Dans la demeure du « Fou chantant »

access_time Publié le 21/08/2020.

Le 18 mai 1913 à Narbonne, naissait un petit Charles qui allait connaître un destin exceptionnel. Le début d’une histoire qui allait voir un jeune Narbonnais entrer au Panthéon de la chanson française. Aujourd’hui, la maison familiale où Charles a vu le jour se laisse découvrir le temps d’un voyage dans le temps , au sein même de l’intimité du clan Trenet.
Une visite bercée par les mélodies de l’artiste

C’est au 2 rue Anatole-France que Charles Trenet ira puiser ses premières inspirations. L’enfance et les souvenirs, pour l’auteur de chansons qui ont fait son immense succès : Douce France, La Mer, ou encore La Tramontane, et d’autres plus intimistes, faisant directement allusion à sa ville, à laquelle il était resté Fidèle. 68 ans d’une longue carrière, avec plus de 1000 chansons écrites, où l’artiste aurait vendu plus de 2 millions d’albums, chiffre très difficile à estimer au vu de sa longévité, et des anciennes méthodes de comptabilisation.

Mais Charles Trenet était et continue à inspirer beaucoup d’artistes à travers la planète.
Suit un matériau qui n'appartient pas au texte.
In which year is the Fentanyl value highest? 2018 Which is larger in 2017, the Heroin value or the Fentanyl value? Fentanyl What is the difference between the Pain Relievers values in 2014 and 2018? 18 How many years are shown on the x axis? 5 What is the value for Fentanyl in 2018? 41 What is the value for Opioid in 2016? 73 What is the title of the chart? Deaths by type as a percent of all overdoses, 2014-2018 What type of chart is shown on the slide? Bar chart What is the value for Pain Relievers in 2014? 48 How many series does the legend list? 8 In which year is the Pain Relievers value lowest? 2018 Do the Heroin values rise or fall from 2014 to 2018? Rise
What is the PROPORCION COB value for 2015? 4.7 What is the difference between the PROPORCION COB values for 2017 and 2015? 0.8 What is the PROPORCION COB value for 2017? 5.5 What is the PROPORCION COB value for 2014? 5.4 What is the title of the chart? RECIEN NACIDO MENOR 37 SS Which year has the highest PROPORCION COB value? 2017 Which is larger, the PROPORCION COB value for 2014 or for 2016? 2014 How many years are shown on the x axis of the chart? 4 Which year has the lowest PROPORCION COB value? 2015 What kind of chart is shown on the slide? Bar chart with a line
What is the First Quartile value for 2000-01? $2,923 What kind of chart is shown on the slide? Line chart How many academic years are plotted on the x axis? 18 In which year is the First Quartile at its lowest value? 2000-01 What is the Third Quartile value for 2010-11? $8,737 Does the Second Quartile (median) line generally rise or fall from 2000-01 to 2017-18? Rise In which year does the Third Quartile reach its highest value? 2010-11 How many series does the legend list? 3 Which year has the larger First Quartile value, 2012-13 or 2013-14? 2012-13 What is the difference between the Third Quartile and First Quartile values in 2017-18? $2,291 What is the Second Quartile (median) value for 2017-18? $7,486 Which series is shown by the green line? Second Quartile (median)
Ainsi, on compte près de 4 000 versions de La Mer dans le monde, et aujourd’hui, Trenet reste l’un des cinquante premiers auteurs de la Sacem, en matière de droits d’auteur.

Une vie d’écriture et de voyages

Mais le jeune Charles ne restera pas très longtemps sur le Narbonnais. Suite au divorce de ses parents, il partage son temps entre Narbonne où vit sa mère, Saint-Chinian où vit son père et le pensionnat de Béziers où il est placé avec son frère.
Ensuite, à 13 ans, il publie des poèmes, joue au théâtre, puis se destine à la peinture et écrit même un roman. Très jeune, Charles Trenet savait qu’une carrière d’artiste lui tendait les bras. La chanson et le succès sont arrivés dans sa vie au cours des années 30 (Je chante, Y’a d’la joie, Ménilmontant…). Après la Seconde Guerre mondiale, de 1945 à 1954, il enchaîne les tournées internationales notamment aux Amériques (États-Unis, Canada, Brésil…) puis continue sa carrière en France jusqu’à ses premiers adieux en 1975. De retour au début des années 80, il sera le président d’honneur des premières victoires de la musique en 1985. Il s’éteindra à Créteil, le 19 février 2001, et sera inhumé au cimetière de l’Ouest de Narbonne, dans la sépulture familiale.

C’est donc le jeune âge de l’artiste qui n’a jamais oublié sa terre natale, que la Maison Trenet propose de partager avec ses visiteurs. La découverte de l’univers d’un artiste aux multiples talents, qui aujourd’hui encore fascine, à travers les générations, et continue d’inspirer à travers le temps.